Check your understanding =
a – Quote from the California poppy passage, starting with "You can’t visit" and going on through "to Eschscholzia californica.".
b – Extend the passage on the California poppy past its final sentence.
[[ Selected extract, beginning ]]
You can’t visit California in spring without encountering Johann Friedrich Eschscholtz’s little orange poppy, the one he collected from the meadows of a pre-Gold Rush California in 1818 and carried home aboard the Russian expeditionary ship Rurik. A newly-minted physician, he was only 25 when he undertook the role of naturalist on the ship’s circumnavigation, also collecting specimens in the Pacific Islands, Brazil, Chile, Kamchatka and the Aleutian islands. Perhaps his surname is why so many confuse the spelling of California poppy’s botanical name, adding an errant “t” to Eschscholzia californica.
But Eschscholtz, of course, wasn’t the first European to notice California’s famous orange hillsides; the Spanish and Mexicans called the little poppy copa de oro, or cup of gold, when they owned the place. And long before then, native California Indians had used it medicinally. California poppies are highly variable, with two subspecies, one of which has four forms. But it is the annual form that most northerners long to grow – never, alas, as prolifically as the cheerful wildlings that carpet the Mojave Desert or line the grassy road edges throughout the state in spring. While they provide necessary pollen (no nectar) for beetles and bees, honey bees are especially fond of them.
[[ Selected extract, end ]]
[[ Record extracts, beginning ]]
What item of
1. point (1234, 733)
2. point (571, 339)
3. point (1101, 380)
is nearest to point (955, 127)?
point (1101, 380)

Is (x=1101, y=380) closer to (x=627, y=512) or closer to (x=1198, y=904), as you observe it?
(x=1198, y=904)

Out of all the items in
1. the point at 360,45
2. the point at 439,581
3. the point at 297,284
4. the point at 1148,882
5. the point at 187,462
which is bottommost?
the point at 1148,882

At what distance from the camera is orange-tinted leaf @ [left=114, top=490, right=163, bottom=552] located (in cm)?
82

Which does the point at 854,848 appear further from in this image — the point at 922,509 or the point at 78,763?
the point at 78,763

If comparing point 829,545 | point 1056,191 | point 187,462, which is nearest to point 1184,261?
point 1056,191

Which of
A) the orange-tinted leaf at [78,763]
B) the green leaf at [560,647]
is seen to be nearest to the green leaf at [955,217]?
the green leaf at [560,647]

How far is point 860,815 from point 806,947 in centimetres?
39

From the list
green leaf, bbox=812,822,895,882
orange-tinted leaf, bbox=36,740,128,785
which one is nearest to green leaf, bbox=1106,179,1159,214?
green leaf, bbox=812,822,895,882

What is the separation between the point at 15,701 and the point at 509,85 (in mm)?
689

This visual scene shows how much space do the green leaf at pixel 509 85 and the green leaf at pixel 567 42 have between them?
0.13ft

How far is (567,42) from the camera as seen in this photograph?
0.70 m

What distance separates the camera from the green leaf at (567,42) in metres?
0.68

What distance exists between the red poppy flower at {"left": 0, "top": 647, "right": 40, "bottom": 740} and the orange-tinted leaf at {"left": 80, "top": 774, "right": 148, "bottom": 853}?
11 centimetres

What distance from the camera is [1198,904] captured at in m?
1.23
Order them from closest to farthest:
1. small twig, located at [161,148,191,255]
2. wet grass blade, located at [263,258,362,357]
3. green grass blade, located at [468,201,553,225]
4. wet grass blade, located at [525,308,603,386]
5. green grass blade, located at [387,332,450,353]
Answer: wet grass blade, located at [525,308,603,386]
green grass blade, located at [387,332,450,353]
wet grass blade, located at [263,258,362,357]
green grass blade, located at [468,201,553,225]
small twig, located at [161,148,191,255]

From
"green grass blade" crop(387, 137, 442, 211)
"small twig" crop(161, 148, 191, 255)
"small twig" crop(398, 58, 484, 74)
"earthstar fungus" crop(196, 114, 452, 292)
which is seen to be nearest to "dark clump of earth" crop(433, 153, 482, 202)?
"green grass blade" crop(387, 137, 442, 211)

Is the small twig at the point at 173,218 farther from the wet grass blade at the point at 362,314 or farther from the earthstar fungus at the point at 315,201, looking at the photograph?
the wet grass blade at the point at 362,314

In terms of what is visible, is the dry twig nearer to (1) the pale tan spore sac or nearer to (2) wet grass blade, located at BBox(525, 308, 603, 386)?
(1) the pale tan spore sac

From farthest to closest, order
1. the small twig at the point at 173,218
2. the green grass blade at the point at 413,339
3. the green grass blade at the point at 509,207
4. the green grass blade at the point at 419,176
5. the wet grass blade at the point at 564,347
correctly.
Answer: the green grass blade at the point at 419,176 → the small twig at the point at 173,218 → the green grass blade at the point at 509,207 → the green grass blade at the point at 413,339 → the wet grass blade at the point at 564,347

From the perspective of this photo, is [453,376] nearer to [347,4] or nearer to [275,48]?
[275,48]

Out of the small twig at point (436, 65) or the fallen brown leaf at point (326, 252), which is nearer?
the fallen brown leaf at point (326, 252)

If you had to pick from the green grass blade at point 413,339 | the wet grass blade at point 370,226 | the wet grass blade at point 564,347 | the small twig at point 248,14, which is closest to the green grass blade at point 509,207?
[[ Record extracts, end ]]
Outputs for the tasks =
a –
You can’t visit California in spring without encountering Johann Friedrich Eschscholtz’s little orange poppy, the one he collected from the meadows of a pre-Gold Rush California in 1818 and carried home aboard the Russian expeditionary ship Rurik. A newly-minted physician, he was only 25 when he undertook the role of naturalist on the ship’s circumnavigation, also collecting specimens in the Pacific Islands, Brazil, Chile, Kamchatka and the Aleutian islands. Perhaps his surname is why so many confuse the spelling of California poppy’s botanical name, adding an errant “t” to Eschscholzia californica.

b –
If seeing masses of California poppies arrayed across hillsides is thrilling, seeing them paired with other California plants is equally satisfying, for someone interested in colour. And as everyone knows, there’s nothing like orange-and-blue or orange-and-purple for creating a little ‘zing’! So I loved finding them with cobalt-blue foothill penstemon (Penstemon heterophyllus) at Santa Barbara Botanic Garden……
and also with blue-eyed grass (Sisyrinchium bellum) there……
not to mention the delightfully-perfumed lilac verbena (Verbena lilacina)….
and with a Pacific Hybrid iris in San Francisco’s Golden Gate Park…..
And they were no more beautifully arrayed anywhere than in their golden glory along with other wildlings on the grassy roadsides flanking the vineyards of the Napa Valley.